-- Work to do --
Reproduce the passage of the PySoy licensing text that begins at the words containing "The PySoy engine" and ends after "the copyright paradigm.", swapping "royalties" for "usage charges".
— START OF Reading text —
PySoy is available under the GNU Affero General Public License v3.
Our intention in using this license is to promote the development of copyleft games which ensures that players have the freedoms to play, contribute to, and share the games with others. Below is an explanation of what this means for game authors.
What is Copyleft?
The PySoy engine is a copyrighted software product. Like most copyrighted works, it may not be used, modified, or redistributed without a license.
This is where the AGPLv3 comes in; this is the license which permits PySoy to be used, modified, and redistributed. It also allows you to create, distribute, and even sell PySoy-based games. By downloading a copy of PySoy or a PySoy-based game you receive these explicit rights.
There are no royalties, licensing fees, or other monetary requirements for using PySoy. When you create games based on PySoy, however, that entire game must also be available under the AGPLv3. This means everyone who receives a copy of your game or plays it over a network may change it, redistribute it, and they too must release their changes under the AGPLv3.
This is what the term "copyleft" means; we're inverting the copyright paradigm.
What about art and music?
The AGPLv3 clearly defines the scope of the license in section 5c:
c) You must license the entire work, as a whole, under this
License to anyone who comes into possession of a copy. This
License will therefore apply, along with any applicable section 7
additional terms, to the whole of the work, and all its parts,
regardless of how they are packaged. This License gives no
permission to license the work in any other way, but it does not
invalidate such permission if you have separately received it.
In case "whole of the work, and all it's parts" is not clear enough, every part of a PySoy-based game must be under the AGPLv3. Digital art and music is as much part of the software as instruction code. It does not matter if it's distributed in a single file or multiple files, "regardless of how they are packaged", all parts of the game must be licensed under the AGPLv3.
— END OF Reading text —
— START OF Data listing —
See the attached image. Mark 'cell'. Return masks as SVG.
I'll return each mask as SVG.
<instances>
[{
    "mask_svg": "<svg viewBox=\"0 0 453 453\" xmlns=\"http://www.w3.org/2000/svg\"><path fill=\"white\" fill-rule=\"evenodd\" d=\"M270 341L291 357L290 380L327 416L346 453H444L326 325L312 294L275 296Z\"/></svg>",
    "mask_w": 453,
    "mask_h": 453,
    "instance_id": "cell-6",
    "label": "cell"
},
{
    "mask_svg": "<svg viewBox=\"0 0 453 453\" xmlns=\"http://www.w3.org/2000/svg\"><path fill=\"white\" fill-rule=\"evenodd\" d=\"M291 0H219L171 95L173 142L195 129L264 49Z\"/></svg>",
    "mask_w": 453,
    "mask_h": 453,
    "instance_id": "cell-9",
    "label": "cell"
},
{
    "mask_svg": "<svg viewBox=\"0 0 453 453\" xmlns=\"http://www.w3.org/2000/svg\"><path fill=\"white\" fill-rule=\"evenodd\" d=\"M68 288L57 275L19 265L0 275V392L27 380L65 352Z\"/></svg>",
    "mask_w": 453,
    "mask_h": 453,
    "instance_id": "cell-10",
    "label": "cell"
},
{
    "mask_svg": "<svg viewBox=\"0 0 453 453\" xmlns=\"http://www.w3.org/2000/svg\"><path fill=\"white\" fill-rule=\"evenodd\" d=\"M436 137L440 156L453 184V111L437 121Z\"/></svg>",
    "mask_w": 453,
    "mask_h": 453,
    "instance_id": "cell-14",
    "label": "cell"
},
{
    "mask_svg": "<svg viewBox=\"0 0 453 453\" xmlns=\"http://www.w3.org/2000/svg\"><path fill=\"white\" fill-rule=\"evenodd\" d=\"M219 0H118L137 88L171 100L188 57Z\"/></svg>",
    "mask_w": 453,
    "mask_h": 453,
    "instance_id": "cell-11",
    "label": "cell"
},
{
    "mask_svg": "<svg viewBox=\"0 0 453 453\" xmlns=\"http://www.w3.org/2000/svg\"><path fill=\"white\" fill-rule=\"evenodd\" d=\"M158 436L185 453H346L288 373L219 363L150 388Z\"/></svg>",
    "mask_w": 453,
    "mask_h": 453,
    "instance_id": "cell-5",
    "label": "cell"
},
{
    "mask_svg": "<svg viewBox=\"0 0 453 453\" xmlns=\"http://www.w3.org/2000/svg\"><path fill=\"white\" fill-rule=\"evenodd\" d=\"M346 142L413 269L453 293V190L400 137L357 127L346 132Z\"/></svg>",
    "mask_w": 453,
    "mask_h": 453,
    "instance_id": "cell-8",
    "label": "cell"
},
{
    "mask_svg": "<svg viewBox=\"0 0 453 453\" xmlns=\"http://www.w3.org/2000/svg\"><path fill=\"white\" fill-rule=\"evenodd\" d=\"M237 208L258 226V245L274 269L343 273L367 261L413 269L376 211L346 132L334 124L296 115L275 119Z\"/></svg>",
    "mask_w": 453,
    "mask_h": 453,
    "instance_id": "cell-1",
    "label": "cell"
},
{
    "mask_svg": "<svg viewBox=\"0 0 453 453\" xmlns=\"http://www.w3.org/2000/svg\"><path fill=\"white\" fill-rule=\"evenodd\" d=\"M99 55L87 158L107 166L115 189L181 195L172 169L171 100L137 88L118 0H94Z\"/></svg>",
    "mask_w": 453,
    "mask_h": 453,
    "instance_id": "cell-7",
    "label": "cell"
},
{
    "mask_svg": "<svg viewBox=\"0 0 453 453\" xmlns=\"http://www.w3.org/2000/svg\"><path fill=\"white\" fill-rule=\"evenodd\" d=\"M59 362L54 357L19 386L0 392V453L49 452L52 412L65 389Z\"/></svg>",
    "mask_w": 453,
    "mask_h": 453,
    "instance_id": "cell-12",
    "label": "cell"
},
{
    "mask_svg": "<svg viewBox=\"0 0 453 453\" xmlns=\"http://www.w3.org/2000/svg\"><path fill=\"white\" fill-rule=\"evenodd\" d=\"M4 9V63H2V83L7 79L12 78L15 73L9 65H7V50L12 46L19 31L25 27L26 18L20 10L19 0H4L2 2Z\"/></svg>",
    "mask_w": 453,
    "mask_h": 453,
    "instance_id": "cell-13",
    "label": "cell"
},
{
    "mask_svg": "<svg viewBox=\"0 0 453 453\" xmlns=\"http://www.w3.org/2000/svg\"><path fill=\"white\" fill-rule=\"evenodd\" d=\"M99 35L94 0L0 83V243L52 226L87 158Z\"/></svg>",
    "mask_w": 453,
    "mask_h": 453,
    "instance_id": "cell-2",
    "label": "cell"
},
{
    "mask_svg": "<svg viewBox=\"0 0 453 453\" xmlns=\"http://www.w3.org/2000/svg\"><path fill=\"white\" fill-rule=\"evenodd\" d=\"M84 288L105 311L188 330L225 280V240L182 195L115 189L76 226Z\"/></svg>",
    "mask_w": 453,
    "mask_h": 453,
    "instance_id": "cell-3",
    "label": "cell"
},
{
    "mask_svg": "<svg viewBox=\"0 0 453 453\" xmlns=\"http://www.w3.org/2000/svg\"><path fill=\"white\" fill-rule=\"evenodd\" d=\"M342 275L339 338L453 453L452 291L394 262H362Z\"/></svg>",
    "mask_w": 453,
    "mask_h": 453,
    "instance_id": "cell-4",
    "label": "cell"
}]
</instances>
— END OF Data listing —
-- Written solution --
The PySoy engine is a copyrighted software product. Like most copyrighted works, it may not be used, modified, or redistributed without a license.
This is where the AGPLv3 comes in; this is the license which permits PySoy to be used, modified, and redistributed. It also allows you to create, distribute, and even sell PySoy-based games. By downloading a copy of PySoy or a PySoy-based game you receive these explicit rights.
There are no usage charges, licensing fees, or other monetary requirements for using PySoy. When you create games based on PySoy, however, that entire game must also be available under the AGPLv3. This means everyone who receives a copy of your game or plays it over a network may change it, redistribute it, and they too must release their changes under the AGPLv3.
This is what the term "copyleft" means; we're inverting the copyright paradigm.